“暖,你不能这么想。”沈沧澜将她抱紧:“一切是我的错,是我没有安排好一切,没有照顾好每一个人,你不要把罪责揽在自己身上!”
“我也不想,可是,我做不到……”
安慕暖头脑混乱,那些无法忘怀的画面,在眼前一幕幕浮现。
她想起了这些年在沈家受到的羞辱和冷落。
她想起了自己的父亲和母亲。
她想起了苏蔓。
模糊的视线中,是沈沧澜关切的模样。
她曾经那么那么渴望得到沈沧澜在感情上的回应啊,可为什么,她想要的,现在才来?
她的心底,满是伤口。
新伤旧伤,密密麻麻。
她无法控制自己不去想什么,就算她不想承认一切不怪她,可血淋淋的事实,却是在一遍遍的提醒她,她曾经执着过的爱,毁掉了他们每一个人……
悲伤的泪,止不住。
安慕暖靠在沈沧澜的怀中,双手无措的攀附着他的颈脖。
沈沧澜怀中的温暖,却怎么也无法融化她心底的冰。
“别想了,睡吧。
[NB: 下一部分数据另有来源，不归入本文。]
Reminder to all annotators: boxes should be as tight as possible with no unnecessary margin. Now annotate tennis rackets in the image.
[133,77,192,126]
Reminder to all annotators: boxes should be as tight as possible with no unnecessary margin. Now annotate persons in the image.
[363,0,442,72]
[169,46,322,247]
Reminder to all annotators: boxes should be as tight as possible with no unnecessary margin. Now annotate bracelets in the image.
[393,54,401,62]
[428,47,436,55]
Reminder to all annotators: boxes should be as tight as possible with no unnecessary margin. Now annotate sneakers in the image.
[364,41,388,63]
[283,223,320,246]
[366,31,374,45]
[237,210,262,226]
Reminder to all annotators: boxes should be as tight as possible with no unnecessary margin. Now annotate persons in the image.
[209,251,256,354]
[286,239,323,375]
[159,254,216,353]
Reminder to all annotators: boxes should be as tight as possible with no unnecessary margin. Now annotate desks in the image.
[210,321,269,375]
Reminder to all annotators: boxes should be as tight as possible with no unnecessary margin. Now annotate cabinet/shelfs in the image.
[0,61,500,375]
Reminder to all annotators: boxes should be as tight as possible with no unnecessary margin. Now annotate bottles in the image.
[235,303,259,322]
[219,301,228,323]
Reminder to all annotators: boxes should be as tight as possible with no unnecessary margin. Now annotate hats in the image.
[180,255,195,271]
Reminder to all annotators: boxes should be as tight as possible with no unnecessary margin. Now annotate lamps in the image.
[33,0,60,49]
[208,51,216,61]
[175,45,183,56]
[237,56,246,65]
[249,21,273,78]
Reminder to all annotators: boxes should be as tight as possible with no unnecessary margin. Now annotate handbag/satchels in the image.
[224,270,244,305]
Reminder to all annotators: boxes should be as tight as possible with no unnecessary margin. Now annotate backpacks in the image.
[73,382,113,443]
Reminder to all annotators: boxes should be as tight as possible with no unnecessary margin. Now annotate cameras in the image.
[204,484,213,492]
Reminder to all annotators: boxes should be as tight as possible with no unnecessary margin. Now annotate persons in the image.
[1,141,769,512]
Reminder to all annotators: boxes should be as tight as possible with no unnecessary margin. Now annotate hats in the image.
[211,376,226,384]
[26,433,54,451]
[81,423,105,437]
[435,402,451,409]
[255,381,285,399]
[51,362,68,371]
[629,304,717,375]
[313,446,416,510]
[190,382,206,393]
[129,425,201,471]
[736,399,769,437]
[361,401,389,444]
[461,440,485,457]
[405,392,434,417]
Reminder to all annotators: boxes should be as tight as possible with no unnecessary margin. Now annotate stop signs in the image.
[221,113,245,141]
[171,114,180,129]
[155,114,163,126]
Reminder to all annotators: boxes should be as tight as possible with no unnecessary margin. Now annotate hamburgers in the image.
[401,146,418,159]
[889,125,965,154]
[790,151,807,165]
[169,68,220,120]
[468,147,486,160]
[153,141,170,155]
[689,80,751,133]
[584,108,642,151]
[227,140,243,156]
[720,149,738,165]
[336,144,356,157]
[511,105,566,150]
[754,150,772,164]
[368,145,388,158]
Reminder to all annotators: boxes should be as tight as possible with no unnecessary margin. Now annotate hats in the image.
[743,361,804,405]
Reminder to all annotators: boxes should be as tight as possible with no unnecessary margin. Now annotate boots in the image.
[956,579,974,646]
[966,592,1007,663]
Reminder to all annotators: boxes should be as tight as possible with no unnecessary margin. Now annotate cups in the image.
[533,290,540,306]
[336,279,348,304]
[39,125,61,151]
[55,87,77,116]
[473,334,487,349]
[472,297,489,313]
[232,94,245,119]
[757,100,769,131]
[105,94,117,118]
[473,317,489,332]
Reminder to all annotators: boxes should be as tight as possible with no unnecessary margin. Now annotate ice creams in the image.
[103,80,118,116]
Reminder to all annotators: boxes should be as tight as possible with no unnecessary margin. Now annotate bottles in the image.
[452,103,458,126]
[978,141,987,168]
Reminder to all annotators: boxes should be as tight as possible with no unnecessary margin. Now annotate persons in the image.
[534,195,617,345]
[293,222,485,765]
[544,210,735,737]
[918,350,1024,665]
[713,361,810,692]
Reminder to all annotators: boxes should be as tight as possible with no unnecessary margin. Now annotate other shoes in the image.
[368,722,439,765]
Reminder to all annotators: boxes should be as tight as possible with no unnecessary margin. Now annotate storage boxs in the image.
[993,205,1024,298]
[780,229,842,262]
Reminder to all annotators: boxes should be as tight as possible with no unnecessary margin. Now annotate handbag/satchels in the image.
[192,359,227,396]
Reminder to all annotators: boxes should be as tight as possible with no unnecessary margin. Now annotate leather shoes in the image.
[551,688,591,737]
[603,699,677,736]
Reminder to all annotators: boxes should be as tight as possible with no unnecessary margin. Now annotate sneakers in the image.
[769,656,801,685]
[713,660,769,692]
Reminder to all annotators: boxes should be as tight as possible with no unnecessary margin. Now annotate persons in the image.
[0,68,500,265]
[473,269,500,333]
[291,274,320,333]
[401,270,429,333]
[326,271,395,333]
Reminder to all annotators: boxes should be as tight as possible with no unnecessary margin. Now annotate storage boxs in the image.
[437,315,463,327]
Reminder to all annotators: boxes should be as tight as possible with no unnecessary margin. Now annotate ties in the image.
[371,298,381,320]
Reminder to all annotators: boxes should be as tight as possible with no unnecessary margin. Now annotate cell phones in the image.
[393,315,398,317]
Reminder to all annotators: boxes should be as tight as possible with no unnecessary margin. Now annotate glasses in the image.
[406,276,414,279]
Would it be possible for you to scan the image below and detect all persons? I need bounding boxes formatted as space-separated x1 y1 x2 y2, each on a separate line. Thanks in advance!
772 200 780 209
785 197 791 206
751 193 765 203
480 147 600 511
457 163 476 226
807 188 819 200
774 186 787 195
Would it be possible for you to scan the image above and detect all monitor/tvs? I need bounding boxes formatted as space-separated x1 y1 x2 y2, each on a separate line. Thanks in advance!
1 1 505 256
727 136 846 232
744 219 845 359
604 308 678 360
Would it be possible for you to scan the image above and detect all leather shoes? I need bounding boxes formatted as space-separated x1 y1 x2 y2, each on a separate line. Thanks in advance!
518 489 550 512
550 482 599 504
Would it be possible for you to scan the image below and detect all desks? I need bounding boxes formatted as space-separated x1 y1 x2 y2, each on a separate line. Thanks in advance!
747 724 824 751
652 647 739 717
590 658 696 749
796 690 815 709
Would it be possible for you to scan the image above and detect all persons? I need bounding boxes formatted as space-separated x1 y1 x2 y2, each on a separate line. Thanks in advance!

”沈沧澜抬手,一遍遍的顺着她的后背轻拍着,安抚着她,“好好睡一觉,你只是喝多了,才会胡言乱语。”
绝望地闭上双眼,安慕暖也希望自己尽快睡去。
只有那淹没一切心碎的黑暗,才能让她暂时逃避。
一夜后,太阳升起。
沈沧澜是被手腕处的剧痛惊醒的,一睁眼,映入眼帘的是熟睡的安慕暖。
花了两分钟,沈沧澜才发现原来是他昨夜不知何时抱着安慕暖睡着了,所以压到了伤口。
蹑手蹑脚的抽手下了床后,沈沧澜去拿了自己的手机。
一开机,助理发来了无数信息,询问他何时回程?
今日苏蔓葬礼,尽管无法相信女儿惨死的现实,蒋青还是忍着悲伤要为女儿举办一场体面的葬礼,将女儿好好的埋葬。
沈沧澜已经确定了会去参加了,因此他需要尽快启程,不要错过追悼会的时间。
回了助理消息让助理立即安排回程事宜后,沈沧澜回头。
大床上,安慕暖静静躺着。
她蜷缩着身子,紧紧裹着被子,像只虾米一样。
这是极度没有安全感的睡姿,沈沧澜几乎可以猜到,这一夜,安慕暖就算喝多了也睡得极不踏实。
大步来到了床沿,沈沧澜俯身。
“暖,醒醒。”
“嗯……”
安慕暖懒懒睁眼,看见了沈沧澜。
随即,她的目光注意到了沈沧澜手腕上的纱布。
纱布中透出了血色,似乎是伤口出了些问题。
她下意识的想要关心伤口情况,一阵剧烈头痛袭来,她皱了皱眉。
随即她转开了目光,望向浴室方向,假装自己没看见。
“要出发了是吧?我去简单洗漱一下。”
“嗯,我去更衣。”
沈沧澜火速把伤处藏在了身后,担心安慕暖看见。
两个人各怀心事,分头去做出发前的准备。
飞机回程落地后,安慕暖和沈沧澜说再见的时候到了。
她上了沈沧澜助理的车,郑重的和沈沧澜挥了挥手。
“你快去忙吧,再见。”她说。
沈沧澜心在颤,又揣测起了她这一句再见是什么意思?
等车离开,他才失落的发现,自己不知不觉变成了一个患得患失的男人。
只是他现在没有时间纠结什么,苏蔓的葬礼还在等着他。
用最快的速度,沈沧澜赶到了城郊。
殡仪馆内,一场体面的追悼会正在进行。
一袭黑衣的蒋青哭得死去活来,一度昏厥在了现场。
沈沧澜赶到时,蒋青已经是奄奄一息了,正被人抬着,准备送到休息室休息。
一见沈沧澜来了,蒋青猛然有了力气。
她挣扎着推开了亲戚,一路跌跌撞撞来到了沈沧澜的面前。